● **THE TASK**:
The full set of records must be returned exactly, character for character.

--- START ---

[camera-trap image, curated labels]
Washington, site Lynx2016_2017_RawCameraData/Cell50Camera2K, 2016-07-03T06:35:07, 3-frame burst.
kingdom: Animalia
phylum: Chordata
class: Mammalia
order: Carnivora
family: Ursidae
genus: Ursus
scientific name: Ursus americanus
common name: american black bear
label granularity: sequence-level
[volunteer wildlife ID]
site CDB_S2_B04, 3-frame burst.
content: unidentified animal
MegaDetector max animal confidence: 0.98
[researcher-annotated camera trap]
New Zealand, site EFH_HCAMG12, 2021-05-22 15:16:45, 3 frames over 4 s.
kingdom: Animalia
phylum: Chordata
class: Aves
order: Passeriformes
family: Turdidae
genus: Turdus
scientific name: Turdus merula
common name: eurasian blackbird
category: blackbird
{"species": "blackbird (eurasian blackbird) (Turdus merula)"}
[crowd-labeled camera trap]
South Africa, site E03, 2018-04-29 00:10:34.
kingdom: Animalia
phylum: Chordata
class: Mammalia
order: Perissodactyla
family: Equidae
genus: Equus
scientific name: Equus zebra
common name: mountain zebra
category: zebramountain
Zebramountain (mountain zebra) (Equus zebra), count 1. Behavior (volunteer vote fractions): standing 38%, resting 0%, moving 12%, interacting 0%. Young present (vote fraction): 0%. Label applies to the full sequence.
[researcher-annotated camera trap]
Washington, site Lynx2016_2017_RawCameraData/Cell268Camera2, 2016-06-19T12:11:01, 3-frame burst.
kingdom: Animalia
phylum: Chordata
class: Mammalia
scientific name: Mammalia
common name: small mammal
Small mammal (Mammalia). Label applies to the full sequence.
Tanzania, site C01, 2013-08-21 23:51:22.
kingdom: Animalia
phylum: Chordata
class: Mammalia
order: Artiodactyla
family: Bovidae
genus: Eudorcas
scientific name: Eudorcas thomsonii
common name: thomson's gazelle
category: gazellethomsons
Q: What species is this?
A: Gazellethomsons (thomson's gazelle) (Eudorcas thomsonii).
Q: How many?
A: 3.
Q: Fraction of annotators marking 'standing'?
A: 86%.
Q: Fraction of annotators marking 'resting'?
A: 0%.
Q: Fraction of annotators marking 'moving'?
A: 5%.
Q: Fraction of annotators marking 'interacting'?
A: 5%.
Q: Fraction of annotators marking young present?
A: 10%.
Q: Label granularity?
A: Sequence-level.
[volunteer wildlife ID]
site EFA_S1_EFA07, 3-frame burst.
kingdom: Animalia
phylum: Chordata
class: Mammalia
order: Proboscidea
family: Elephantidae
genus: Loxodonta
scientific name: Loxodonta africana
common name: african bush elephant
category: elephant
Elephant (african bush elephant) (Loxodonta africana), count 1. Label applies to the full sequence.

--- END ---

● **OUTPUT OF THE EXERCISE**:
[camera-trap image, curated labels]
Washington, site Lynx2016_2017_RawCameraData/Cell50Camera2K, 2016-07-03T06:35:07, 3-frame burst.
kingdom: Animalia
phylum: Chordata
class: Mammalia
order: Carnivora
family: Ursidae
genus: Ursus
scientific name: Ursus americanus
common name: american black bear
label granularity: sequence-level
[volunteer wildlife ID]
site CDB_S2_B04, 3-frame burst.
content: unidentified animal
MegaDetector max animal confidence: 0.98
[researcher-annotated camera trap]
New Zealand, site EFH_HCAMG12, 2021-05-22 15:16:45, 3 frames over 4 s.
kingdom: Animalia
phylum: Chordata
class: Aves
order: Passeriformes
family: Turdidae
genus: Turdus
scientific name: Turdus merula
common name: eurasian blackbird
category: blackbird
{"species": "blackbird (eurasian blackbird) (Turdus merula)"}
[crowd-labeled camera trap]
South Africa, site E03, 2018-04-29 00:10:34.
kingdom: Animalia
phylum: Chordata
class: Mammalia
order: Perissodactyla
family: Equidae
genus: Equus
scientific name: Equus zebra
common name: mountain zebra
category: zebramountain
Zebramountain (mountain zebra) (Equus zebra), count 1. Behavior (volunteer vote fractions): standing 38%, resting 0%, moving 12%, interacting 0%. Young present (vote fraction): 0%. Label applies to the full sequence.
[researcher-annotated camera trap]
Washington, site Lynx2016_2017_RawCameraData/Cell268Camera2, 2016-06-19T12:11:01, 3-frame burst.
kingdom: Animalia
phylum: Chordata
class: Mammalia
scientific name: Mammalia
common name: small mammal
Small mammal (Mammalia). Label applies to the full sequence.
Tanzania, site C01, 2013-08-21 23:51:22.
kingdom: Animalia
phylum: Chordata
class: Mammalia
order: Artiodactyla
family: Bovidae
genus: Eudorcas
scientific name: Eudorcas thomsonii
common name: thomson's gazelle
category: gazellethomsons
Q: What species is this?
A: Gazellethomsons (thomson's gazelle) (Eudorcas thomsonii).
Q: How many?
A: 3.
Q: Fraction of annotators marking 'standing'?
A: 86%.
Q: Fraction of annotators marking 'resting'?
A: 0%.
Q: Fraction of annotators marking 'moving'?
A: 5%.
Q: Fraction of annotators marking 'interacting'?
A: 5%.
Q: Fraction of annotators marking young present?
A: 10%.
Q: Label granularity?
A: Sequence-level.
[volunteer wildlife ID]
site EFA_S1_EFA07, 3-frame burst.
kingdom: Animalia
phylum: Chordata
class: Mammalia
order: Proboscidea
family: Elephantidae
genus: Loxodonta
scientific name: Loxodonta africana
common name: african bush elephant
category: elephant
Elephant (african bush elephant) (Loxodonta africana), count 1. Label applies to the full sequence.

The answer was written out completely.